In my days as a Republican political consultant, my candidates went 16-5 in Virginia, Iowa, and Wisconsin nominating conventions, which are basically a ranked-choice system. You vote for your first choice, but if they are beaten by another candidate who receives less than half the vote, the last place candidate drops out and you vote again until one candidate gets more than 50 percent. We found we could run low-dollar campaigns because the big spending candidate who finished with a first place 35% by trashing all the choices of the 65% supporting another candidate would ultimately lose because they were noone’s second choice. The majority leaves happy after a ranked choice vote – at least stopping the candidate they like the least.

The system also encourages libertarians, Constitution Party and independent Republicans on the right, as well as Green Party and Progressives on the left to run to give voters greater choices without simply being spoilers, sometimes secretly backed by the other side just to take votes away from their Democratic or Republican opponent.

The fact that San Francisco is the biggest place to use Ranked Choice Voting also makes some conservatives suspicious, but I do not refuse to use an iPhone just because it was invented in the San Francisco/Silicon Valley – the most successful economy in the history of the world.

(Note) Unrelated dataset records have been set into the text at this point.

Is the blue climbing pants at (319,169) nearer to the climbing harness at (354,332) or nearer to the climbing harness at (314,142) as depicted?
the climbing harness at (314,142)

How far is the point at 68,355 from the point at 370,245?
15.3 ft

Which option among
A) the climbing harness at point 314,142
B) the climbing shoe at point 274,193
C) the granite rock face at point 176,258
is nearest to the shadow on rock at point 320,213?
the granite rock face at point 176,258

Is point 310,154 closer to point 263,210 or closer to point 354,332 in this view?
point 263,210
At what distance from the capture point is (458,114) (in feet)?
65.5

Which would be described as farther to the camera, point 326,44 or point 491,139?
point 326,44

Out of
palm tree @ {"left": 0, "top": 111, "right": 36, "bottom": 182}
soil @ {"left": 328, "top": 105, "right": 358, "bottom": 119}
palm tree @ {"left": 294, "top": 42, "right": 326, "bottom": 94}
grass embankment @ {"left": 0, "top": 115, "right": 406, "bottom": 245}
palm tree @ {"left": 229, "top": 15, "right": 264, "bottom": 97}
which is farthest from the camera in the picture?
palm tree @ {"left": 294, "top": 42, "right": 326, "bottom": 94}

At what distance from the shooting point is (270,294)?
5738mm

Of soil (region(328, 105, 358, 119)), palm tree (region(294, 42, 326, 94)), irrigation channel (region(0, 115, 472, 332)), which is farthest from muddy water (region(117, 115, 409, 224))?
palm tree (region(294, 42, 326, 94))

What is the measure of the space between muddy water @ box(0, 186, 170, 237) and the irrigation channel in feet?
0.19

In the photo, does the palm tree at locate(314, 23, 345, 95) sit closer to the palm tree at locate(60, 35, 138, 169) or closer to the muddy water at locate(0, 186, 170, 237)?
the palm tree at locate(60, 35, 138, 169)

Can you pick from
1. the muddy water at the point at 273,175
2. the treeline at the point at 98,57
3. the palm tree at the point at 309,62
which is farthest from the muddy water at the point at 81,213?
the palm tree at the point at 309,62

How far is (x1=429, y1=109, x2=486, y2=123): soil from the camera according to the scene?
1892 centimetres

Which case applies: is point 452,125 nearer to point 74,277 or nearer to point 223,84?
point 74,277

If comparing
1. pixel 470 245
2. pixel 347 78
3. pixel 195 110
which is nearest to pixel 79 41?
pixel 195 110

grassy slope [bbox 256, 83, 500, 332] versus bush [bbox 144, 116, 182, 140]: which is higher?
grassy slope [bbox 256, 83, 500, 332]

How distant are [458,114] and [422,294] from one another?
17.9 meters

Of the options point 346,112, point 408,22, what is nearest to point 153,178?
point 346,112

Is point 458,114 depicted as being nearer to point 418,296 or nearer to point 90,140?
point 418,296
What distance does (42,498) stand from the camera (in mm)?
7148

Let’s focus more on where the system was NOT used – starting with West Virginia where the incumbent Democrats were held to less than 50 percent with a write-in candidate who received almost 30 percent in the Republican primary and a Libertarian candidate draining votes from the Republican. It is likely the overwhelming number of those voters would have listed the Republican as their second choice in a ranked choice system to give the Republican a chance rather than awarding the seat to a Democratic incumbent that most of the state voted against.

Explaning model for the table above

As another example, I ran a model of Ranked Choice Voting on the 2016 Presidential election. For this model, I took the original votes and then assumed that in the instant RVC runoff the Green Party votes would break 70% to 10% for Clinton over Trump with 20% refusing to vote for either even on a second vote, and the Libertarian and Independent Republican voters doing the reverse for Trump who was much closer to their position. Keep in mind in the 37 states in which either Trump or Clinton received more than 50% they would win immediately and no 2nd ballots would be counted. However, as the table above shows – in the 13 states where neither candidate received 50% of the vote, the election shifts dramatically to Trump.

Trump projects to have won Colorado, Minnesota and New Hampshire in addition to all the states he won, and to pull within a point in both Nevada and Maine meaning its possible he would have won all five, while no state would have moved in Clinton’s direction on the second ballots in the RVC system.

Certainly, there will be some races where RCV lets a blue district end up with a Democrat despite several liberals running, just as national RCV might have given Trump a massive 336-195 Electoral College win in 2016. We whould not just an improved system on how it would impact one particular race, but on if it enables good candidates to run and stay focused on their voters rather than big outside money, and in that way RCV is a win for all except the big money political-industrial insiders.